Python library to parse file formats related to Illumina bead arrays
46 stars 34 forks source link

Error: Exception: GTC file is incomplete #27

Open YHWen-bio opened 3 years ago

YHWen-bio commented 3 years ago

I used iaap-cli software convert idat file to gtc file. When use the gtc file produced by iaap-cli, the beadarrayfile package would produce the error Exception: GTC file is incomplete. The same issue with https://github.com/Illumina/BeadArrayFiles/issues/20 Are the two software incompatible? Looking forward to your reply!

wuzhaoqi1015 commented 2 years ago

This problem is caused by the server default encoding. The server's default encoding must be 'en_utf-8' for it to work. I had this problem before too, when I modified the default encoding, it worked

wuzhaoqi1015 commented 2 years ago

The positioning of the specific problem: BeadArrayUtility.py - read_string() - "result = result.decode("utf-8")"

jjzieve commented 2 years ago

@tengfeixiaozhu This does not appear to be the same issue as https://github.com/Illumina/BeadArrayFiles/issues/20. Unless you're referring to the comment from @mikaelamo?
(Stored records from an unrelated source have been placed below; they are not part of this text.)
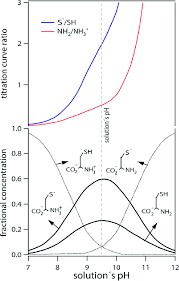Tritation Curves Of Cysteine In Water 18 Bottom Fractional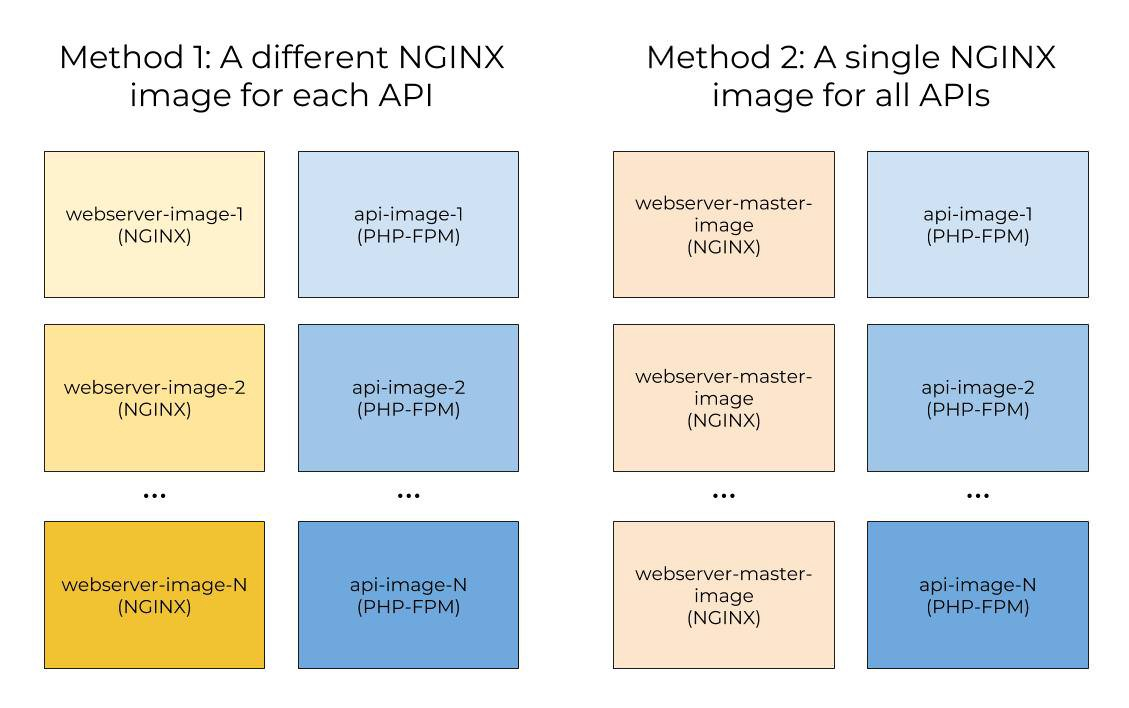 Building a Custom NGinx Docker Image with Environment Variables in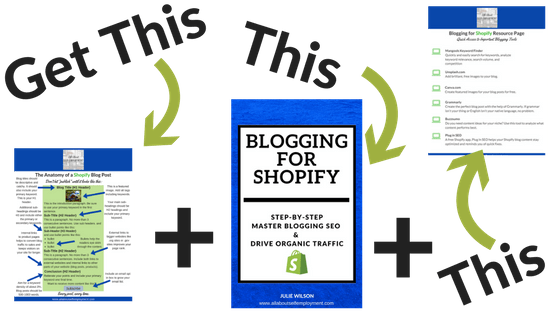 Blog Marketing Results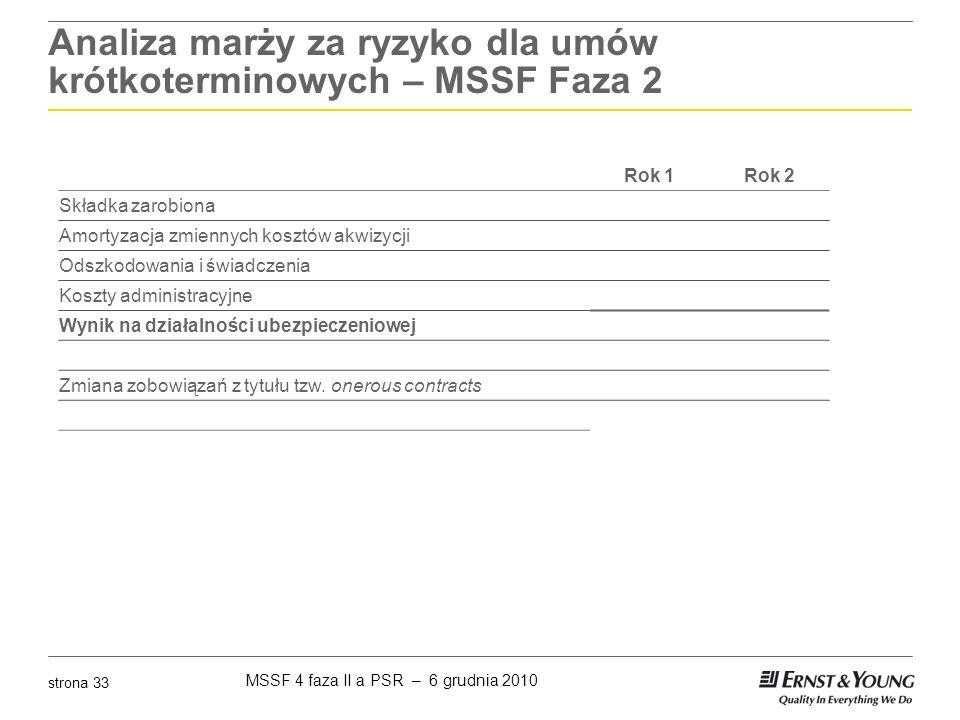 MSSF 4 faza II a PSR – 6 grudnia 2010 strona 33 Analiza marży za ryzyko dla umów krótkoterminowych – MSSF Faza 2 Rok 1Rok 2 Składka zarobiona Amortyza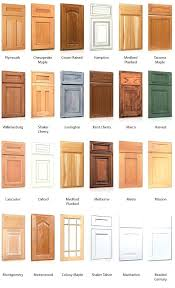 Best Kitchen Cabinet Hinges Different Types Of Cabinet Door Hinges Different Types Of Kitchen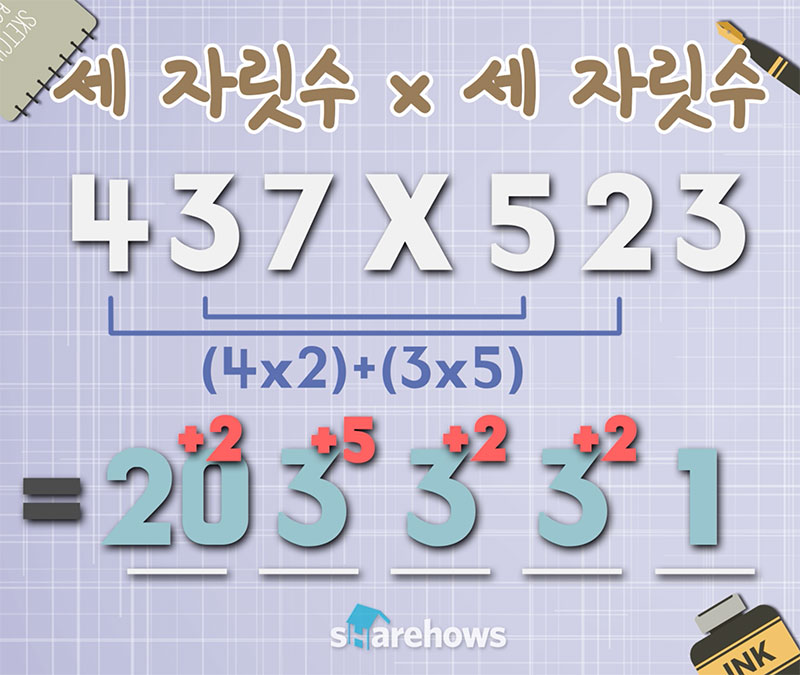 how to multiplication 21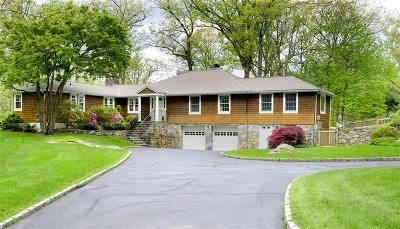 Stamford Single Family Home For Sale: 326 Mill Road
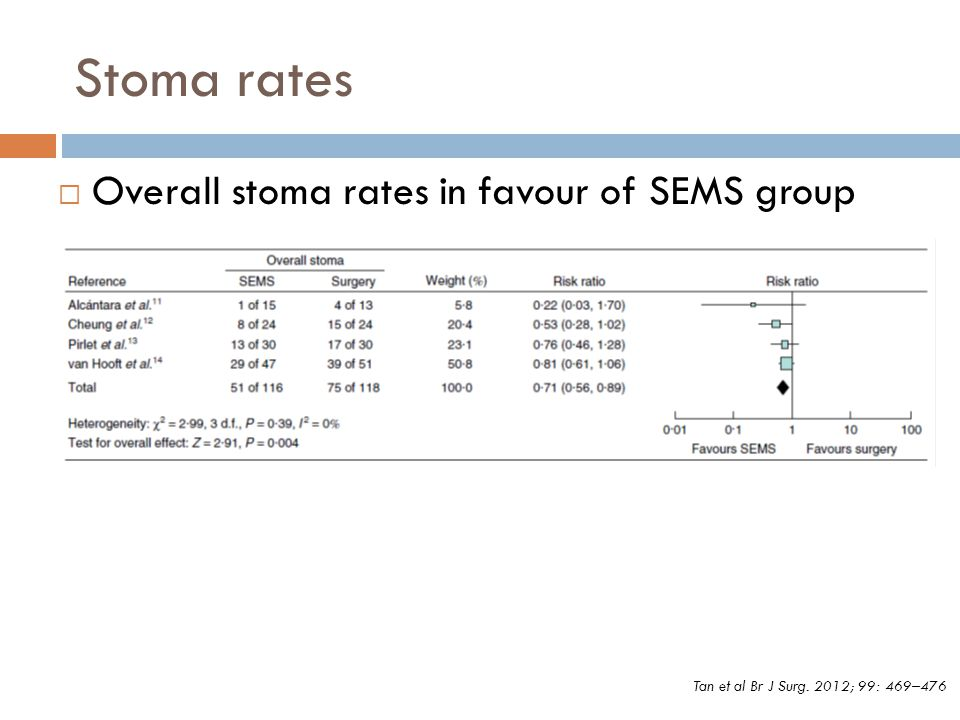 Stoma rates Overall stoma rates in favour of SEMS group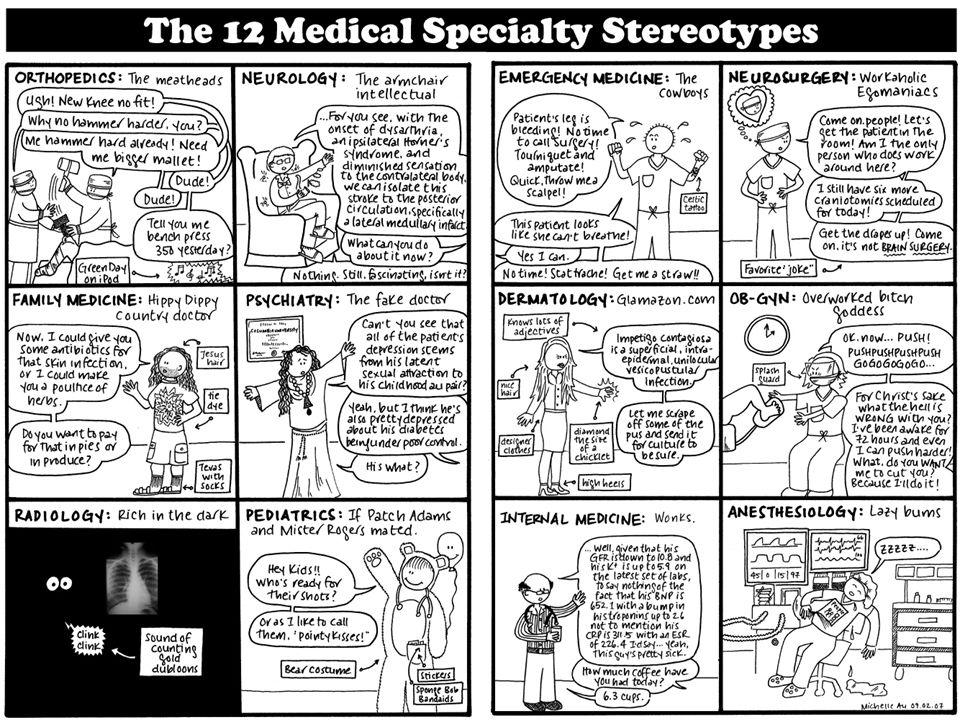 Medical Explorers High School, College, Medical School and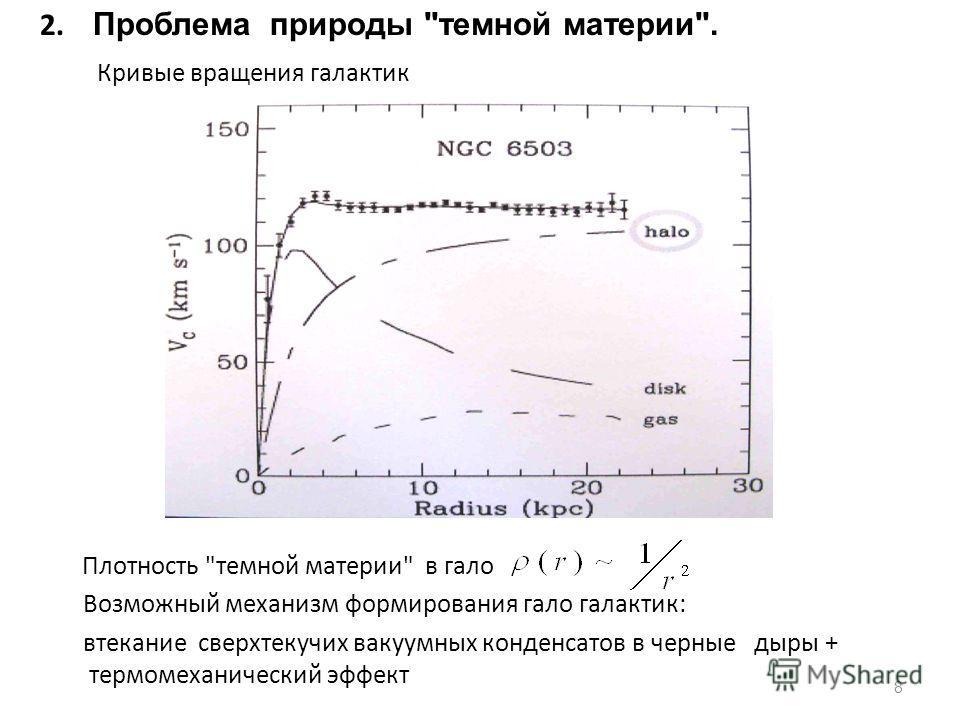 2. Проблема природы темной материи. Кривые вращения галактик Плотность темной материи в гало Возможный механизм формирования гало галактик: втекание сверхтекучих вакуумных конденсатов в черные дыры + термомеханический эффект 8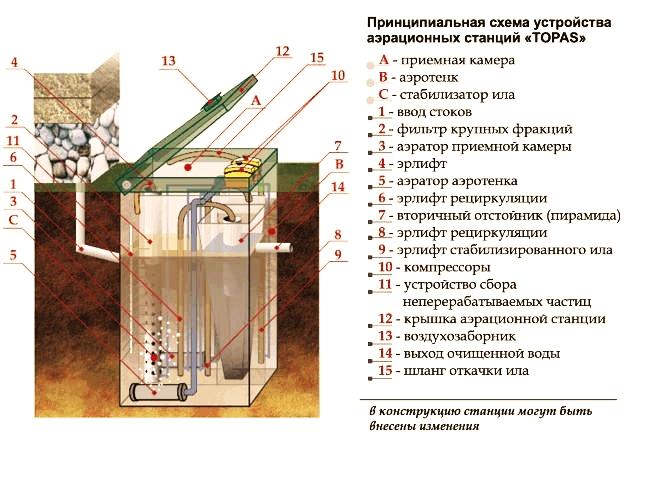Принципиальная схема устройства станции Топас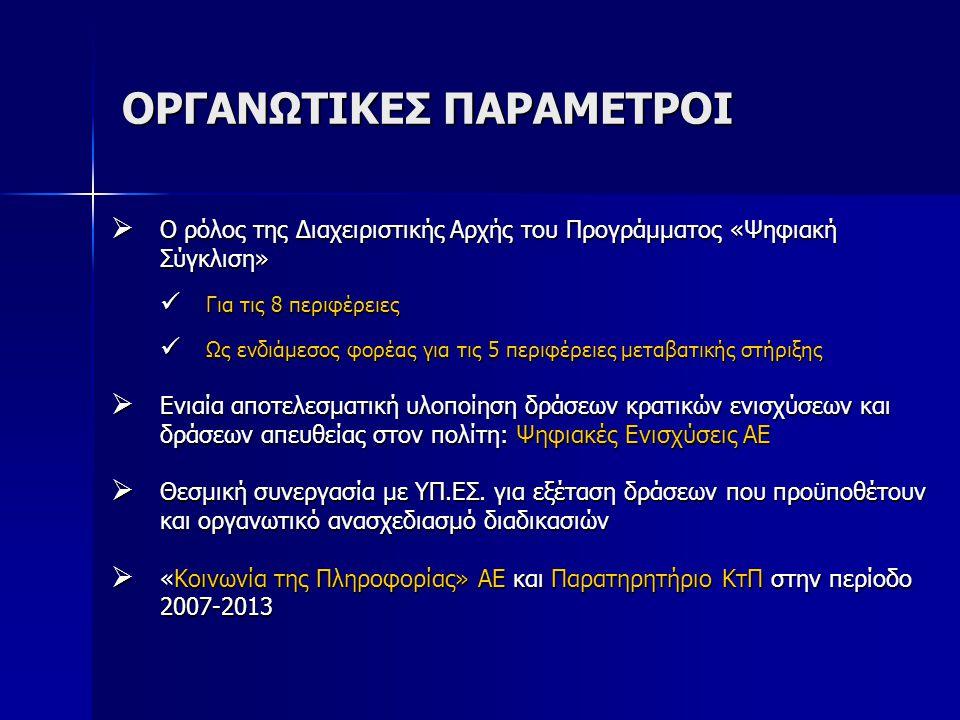 ΟΡΓΑΝΩΤΙΚΕΣ ΠΑΡΑΜΕΤΡΟΙ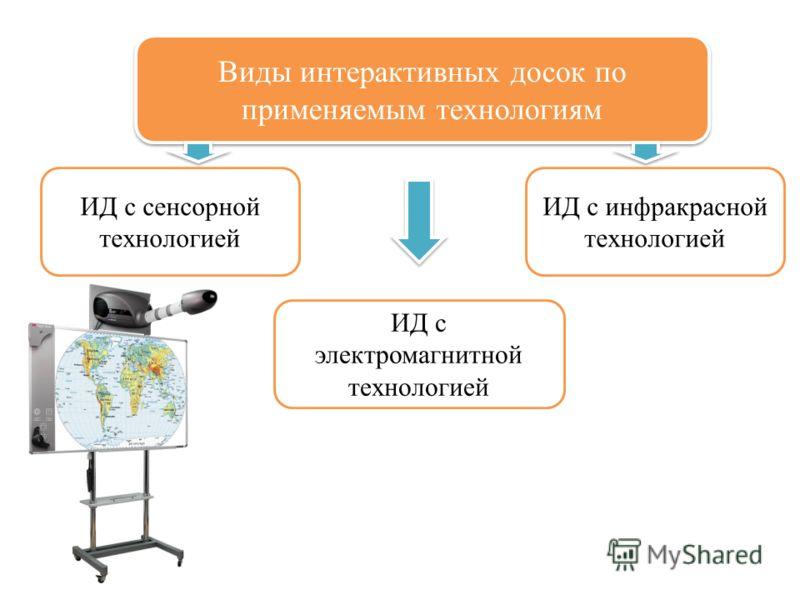 Виды интерактивных досок по применяемым технологиям ИД с сенсорной технологией ИД с инфракрасной технологией ИД с электромагнитной технологией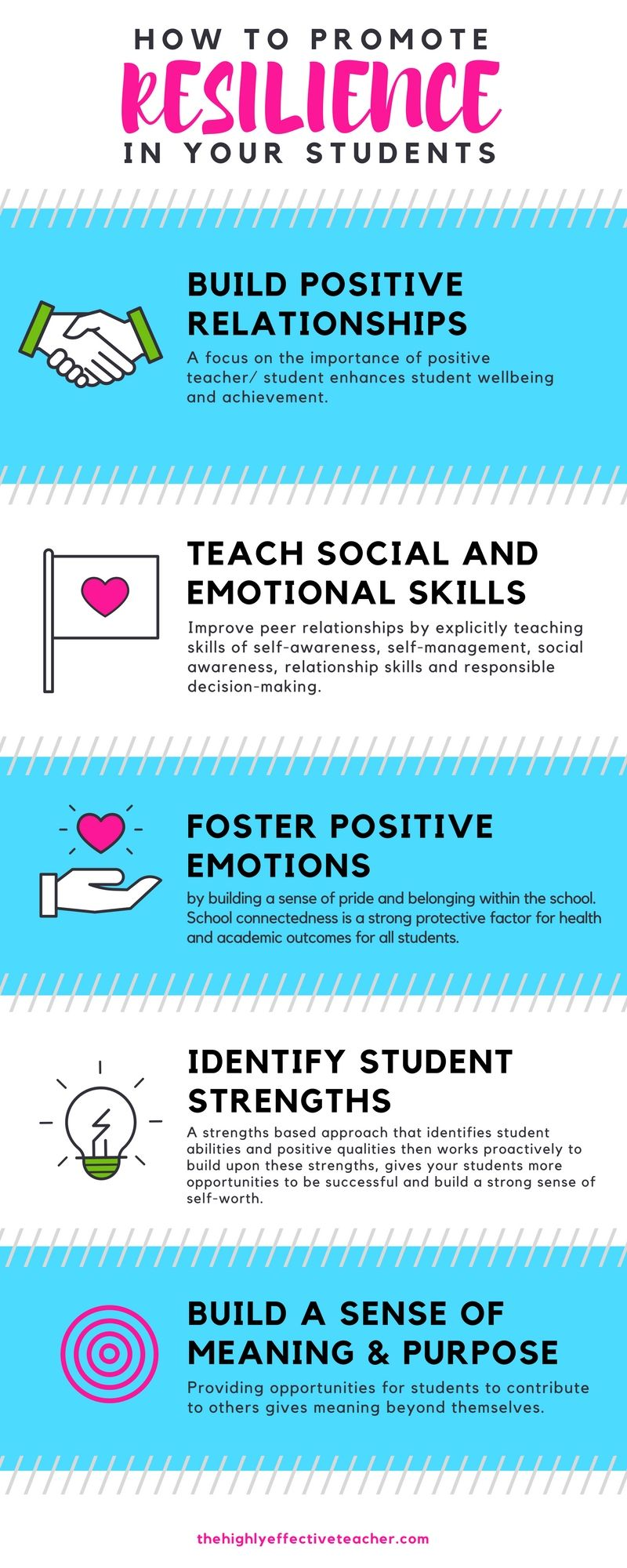 best images about positive classroom climate 17 best images about positive classroom climate high expectations classroom teacher and self regulation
I would try @wuzhaoqi1015 solution and if that works, I'd be happy to review a PR to fix it.

hbhwangg commented 1 year ago

@wuzhaoqi1015 I modified the default encoding to "en_utf-8", But it's not worked and produce 'Exception: GTC file is incmoplete'. Do you know another solution? @jjzieve Is it worked?

wuzhaoqi1015 commented 1 year ago

@hbhwangg this is my locale info: locale LANG=en_US.UTF-8 LC_CTYPE="en_US.UTF-8" LC_NUMERIC="en_US.UTF-8" LC_TIME="en_US.UTF-8" LC_COLLATE="en_US.UTF-8" LC_MONETARY="en_US.UTF-8" LC_MESSAGES="en_US.UTF-8" LC_PAPER="en_US.UTF-8" LC_NAME="en_US.UTF-8" LC_ADDRESS="en_US.UTF-8" LC_TELEPHONE="en_US.UTF-8" LC_MEASUREMENT="en_US.UTF-8" LC_IDENTIFICATION="en_US.UTF-8" LC_ALL=en_US.UTF-8

wuzhaoqi1015 commented 1 year ago

image

wuzhaoqi1015 commented 1 year ago

Another way to solve is edit the encoding in the code directly,

BeadArrayUtility.py - read_string() - "result = result.decode("utf-8")"

and, change ‘utf-8’ to your server locale

jzieve commented 1 year ago

@hbhwangg Did you modify the encoding before the GTC creation (in iaap) or just for the parsing done by this script? My hunch is the scan date or some other field in the GTC is non-ASCII and BeadArrayFiles is failing to get the correct fields because the offset is wrong. GTC is not unicode compatible, unfortunately.